# Passage provided
## Start

Within days of this unlawful crackdown on meat and chicken shops and slaughterhouses, citizens were running to the courts to get their rights reinstated. Case after case shows it is the cynical tardiness of local authorities, most controlled by the BJP, that have delayed, deliberately or otherwise, the issuance of fresh licenses after the Supreme Court and Green Tribunal laid down guidelines for the conduct of these businesses. As many as 4,000 illegal shops face closure by this weekend in Jaipur (the capital of Rajasthan), with the municipal corporation announcing its crackdown in April. One shop was shut in Indore (Madhya Pradesh). 

Meat sellers have claimed 950 of these 4,000 shops were authorized, but it was the Jaipur Muncipal Corporation (JMC) which did not renew their licenses after March 31 last year. Officialdom had poor excuses for their failure to inspect and certify this trade and business. A JMC official said the licenses could not be renewed, as the municipal body had approved a proposal for increasing license fees, but the gazette notification has not been issued to date. “We are not at fault as we have filed applications for renewal of licences. However, our applications were not accepted. We will protest against the JMC’s drive,” Abdul Raquf Khurshi, president, New Jaipur Meat Association told the media.

That was Rajasthan. In Uttar Pradesh, the High Court has already sharply pulled up both the UP government and the local authorities. Ironically, in the climate of the new normal in India, even print national media did not report court proceedings for the first week after salutary orders were passed, while the Urdu media and a handful of free media portals showcased the judicial reprimands.

By March 29, the first rap by the High Court of Gujarat pulled up Adityanath. Six days before that, the Uttar Pradesh police, following no law, shut down slaughterhouses and “illegal” butcher shops across numerous cities in Uttar Pradesh. Three butcher shops were gutted in Hathras and arson by cow vigilantes has not been ruled out in the burning of shops in Hathras. The frightening levels of vigilantism empowered local police and even non-state actors close to the Hindu right to raid Muslim wedding parties. That such rank unlawfulness was taking place in full public view under the diktats of a democratically elected chief minister makes the implications even more chilling.

## End

# Set task 1
Count how many lines of the entries contain the string "farthest". Reply with that number only.
# Set task 2
Please extend the passage on the meat shop crackdown, picking up right after its final sentence.

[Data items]

## Start

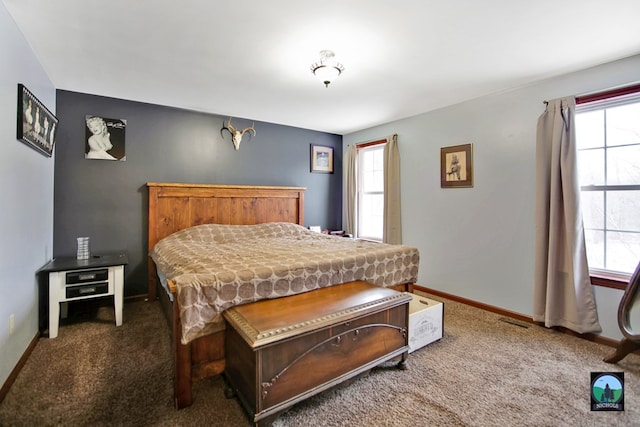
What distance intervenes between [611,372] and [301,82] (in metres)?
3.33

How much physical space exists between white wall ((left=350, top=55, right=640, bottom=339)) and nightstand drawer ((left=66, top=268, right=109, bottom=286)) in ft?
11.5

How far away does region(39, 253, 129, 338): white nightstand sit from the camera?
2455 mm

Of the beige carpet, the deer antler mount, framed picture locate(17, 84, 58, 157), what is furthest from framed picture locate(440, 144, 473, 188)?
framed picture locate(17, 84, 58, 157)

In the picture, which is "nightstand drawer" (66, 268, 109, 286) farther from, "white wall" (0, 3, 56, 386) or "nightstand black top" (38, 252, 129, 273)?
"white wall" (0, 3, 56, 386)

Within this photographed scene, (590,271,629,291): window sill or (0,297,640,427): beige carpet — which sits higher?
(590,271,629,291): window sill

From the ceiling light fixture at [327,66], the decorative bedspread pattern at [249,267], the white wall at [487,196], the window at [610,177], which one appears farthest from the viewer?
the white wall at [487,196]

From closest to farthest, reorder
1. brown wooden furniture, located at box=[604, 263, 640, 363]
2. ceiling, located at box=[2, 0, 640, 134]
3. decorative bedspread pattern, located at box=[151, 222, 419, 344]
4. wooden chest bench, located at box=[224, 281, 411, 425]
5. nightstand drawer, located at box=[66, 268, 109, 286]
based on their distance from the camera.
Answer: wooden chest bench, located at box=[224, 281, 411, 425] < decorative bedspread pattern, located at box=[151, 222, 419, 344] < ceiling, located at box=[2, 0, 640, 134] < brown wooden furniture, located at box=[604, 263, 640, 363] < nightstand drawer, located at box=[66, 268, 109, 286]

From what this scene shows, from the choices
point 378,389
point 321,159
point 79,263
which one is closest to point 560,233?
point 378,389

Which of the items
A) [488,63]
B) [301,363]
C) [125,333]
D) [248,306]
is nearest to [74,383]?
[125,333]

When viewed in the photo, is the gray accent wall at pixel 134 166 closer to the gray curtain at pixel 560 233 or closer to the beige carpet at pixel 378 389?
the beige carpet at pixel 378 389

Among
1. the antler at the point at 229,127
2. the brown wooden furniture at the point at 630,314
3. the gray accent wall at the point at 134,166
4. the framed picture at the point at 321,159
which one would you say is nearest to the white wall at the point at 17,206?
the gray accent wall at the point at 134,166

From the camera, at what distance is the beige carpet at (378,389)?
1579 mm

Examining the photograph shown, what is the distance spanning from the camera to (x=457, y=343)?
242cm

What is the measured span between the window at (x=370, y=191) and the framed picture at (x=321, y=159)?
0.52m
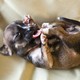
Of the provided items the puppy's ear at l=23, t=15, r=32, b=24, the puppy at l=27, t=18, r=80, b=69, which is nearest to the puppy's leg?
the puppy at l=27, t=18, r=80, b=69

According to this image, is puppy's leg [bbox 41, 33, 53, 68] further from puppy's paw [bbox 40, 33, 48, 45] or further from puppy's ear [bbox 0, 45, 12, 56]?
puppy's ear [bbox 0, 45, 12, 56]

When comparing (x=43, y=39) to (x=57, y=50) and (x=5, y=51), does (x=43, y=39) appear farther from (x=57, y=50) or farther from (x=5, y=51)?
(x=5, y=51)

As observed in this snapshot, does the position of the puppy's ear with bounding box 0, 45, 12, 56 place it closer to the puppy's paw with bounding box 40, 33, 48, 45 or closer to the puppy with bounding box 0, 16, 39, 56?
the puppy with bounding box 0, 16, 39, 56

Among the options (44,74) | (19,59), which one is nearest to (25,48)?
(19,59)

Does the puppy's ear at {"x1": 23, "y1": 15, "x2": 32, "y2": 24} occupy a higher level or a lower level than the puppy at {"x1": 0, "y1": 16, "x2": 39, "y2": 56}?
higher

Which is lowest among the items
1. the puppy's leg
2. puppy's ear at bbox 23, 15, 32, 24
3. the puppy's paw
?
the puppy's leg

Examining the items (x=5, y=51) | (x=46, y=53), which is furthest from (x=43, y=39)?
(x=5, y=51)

## End
## Start

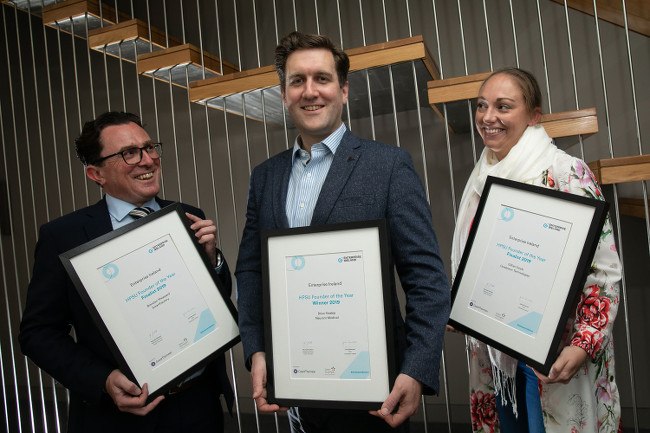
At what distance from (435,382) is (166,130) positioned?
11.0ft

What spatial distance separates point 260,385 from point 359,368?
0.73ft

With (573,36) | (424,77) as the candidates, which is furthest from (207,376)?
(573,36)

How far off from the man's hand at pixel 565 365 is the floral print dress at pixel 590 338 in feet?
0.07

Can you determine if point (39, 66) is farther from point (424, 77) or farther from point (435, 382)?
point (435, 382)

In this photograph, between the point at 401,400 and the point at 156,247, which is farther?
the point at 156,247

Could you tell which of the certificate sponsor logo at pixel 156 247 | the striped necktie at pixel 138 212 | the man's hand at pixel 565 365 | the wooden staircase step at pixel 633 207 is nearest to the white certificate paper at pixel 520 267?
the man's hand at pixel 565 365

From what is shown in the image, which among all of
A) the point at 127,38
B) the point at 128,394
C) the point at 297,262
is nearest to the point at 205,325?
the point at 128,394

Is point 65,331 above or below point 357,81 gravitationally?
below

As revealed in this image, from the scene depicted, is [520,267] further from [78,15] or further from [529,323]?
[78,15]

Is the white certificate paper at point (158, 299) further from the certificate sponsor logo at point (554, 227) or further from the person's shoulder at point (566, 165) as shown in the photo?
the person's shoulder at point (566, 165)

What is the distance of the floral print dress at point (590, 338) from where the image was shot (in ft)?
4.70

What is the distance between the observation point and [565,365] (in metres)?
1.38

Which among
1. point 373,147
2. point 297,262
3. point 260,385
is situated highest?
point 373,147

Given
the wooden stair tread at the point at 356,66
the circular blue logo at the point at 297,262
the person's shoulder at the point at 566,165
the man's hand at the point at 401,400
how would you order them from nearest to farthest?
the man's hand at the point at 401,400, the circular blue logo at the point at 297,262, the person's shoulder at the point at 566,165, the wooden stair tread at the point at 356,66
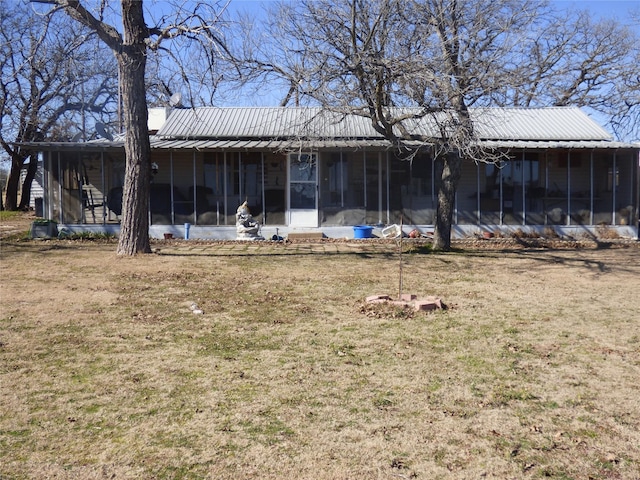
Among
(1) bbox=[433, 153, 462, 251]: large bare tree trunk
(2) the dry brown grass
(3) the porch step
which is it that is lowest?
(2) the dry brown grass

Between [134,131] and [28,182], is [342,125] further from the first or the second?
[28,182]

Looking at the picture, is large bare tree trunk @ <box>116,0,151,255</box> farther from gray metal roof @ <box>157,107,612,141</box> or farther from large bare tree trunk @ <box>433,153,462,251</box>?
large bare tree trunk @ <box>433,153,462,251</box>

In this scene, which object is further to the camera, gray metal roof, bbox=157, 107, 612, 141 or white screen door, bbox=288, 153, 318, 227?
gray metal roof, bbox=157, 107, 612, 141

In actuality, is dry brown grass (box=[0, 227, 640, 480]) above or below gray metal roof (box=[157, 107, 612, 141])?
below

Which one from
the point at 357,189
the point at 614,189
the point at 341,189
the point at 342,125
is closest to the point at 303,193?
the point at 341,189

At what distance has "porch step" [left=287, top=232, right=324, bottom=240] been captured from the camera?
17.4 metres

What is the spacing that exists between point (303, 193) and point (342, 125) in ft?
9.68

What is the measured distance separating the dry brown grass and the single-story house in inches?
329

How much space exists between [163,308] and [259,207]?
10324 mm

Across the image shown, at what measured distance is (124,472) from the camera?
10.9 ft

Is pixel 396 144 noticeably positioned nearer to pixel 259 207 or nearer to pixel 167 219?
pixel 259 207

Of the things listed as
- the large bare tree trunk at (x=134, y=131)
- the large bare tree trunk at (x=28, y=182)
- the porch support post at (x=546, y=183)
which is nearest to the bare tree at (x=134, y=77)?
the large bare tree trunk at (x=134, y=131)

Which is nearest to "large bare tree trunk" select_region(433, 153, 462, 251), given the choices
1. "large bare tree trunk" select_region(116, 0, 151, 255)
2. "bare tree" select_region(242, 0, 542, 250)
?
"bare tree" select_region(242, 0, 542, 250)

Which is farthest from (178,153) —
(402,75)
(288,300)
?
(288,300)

## End

# Task response 1
4

# Task response 2
The response from the higher judiciary on the issue of the meat crackdown has at least been heartening. However, a controversial order by the same high court on the “anti-Romeo squads” has been roundly criticized by civil libertarians and feminists.

Issuing directions April 3 on a plea by Saeed Ahmad, who said he had a valid license to sell goat meat in Lakhimpur Kheri but it was not being renewed in view of the drive against illegal slaughterhouses across the state, Justices Amreshwar Pratap Sahi and Sanjay Harkauli said: “Health, culture, personal food habits, socio-economic status of society, availability of foodstuff at affordable prices, the convenience of availability, contents, quality and strength of foodstuff essential to life, and a balance of such competing rights under the secular umbrella of the Constitution are all issues that need deliberation before any overt or covert action is taken. It should not appear to be abrupt for those who are at the receiving end and should not be legally unconstitutional.”

Food habits in this state have flourished and are an essential part of life as an element of the secular culture that has come to exist and is common amongst all sections of the society. Compliance of law should not end in deprivation, the cause whereof may be attributable to the inaction of the state… We have put on record the above indicators so that the state while taking decisions does not lose sight of the dimensions and repercussions of the consequences that are likely to follow and affect the public at large. This will also aid the state in informing the court about the measures it proposes to take in this regard,” the judges said.

The inaction of the state government in the past should not be a shield for imposing a state of almost prohibition. To provide an immediate check on unlawful activity should be simultaneous with facilitating the carrying of lawful activity, particularly that relating to food, food habits and vending thereof that is undisputedly connected with the right to life and livelihood. Food that is conducive to health cannot be treated as a wrong choice and it is for this reason that provisions are obligated on the state to be made available for maintaining the requirement of supply of healthy foodstuff,” the bench said.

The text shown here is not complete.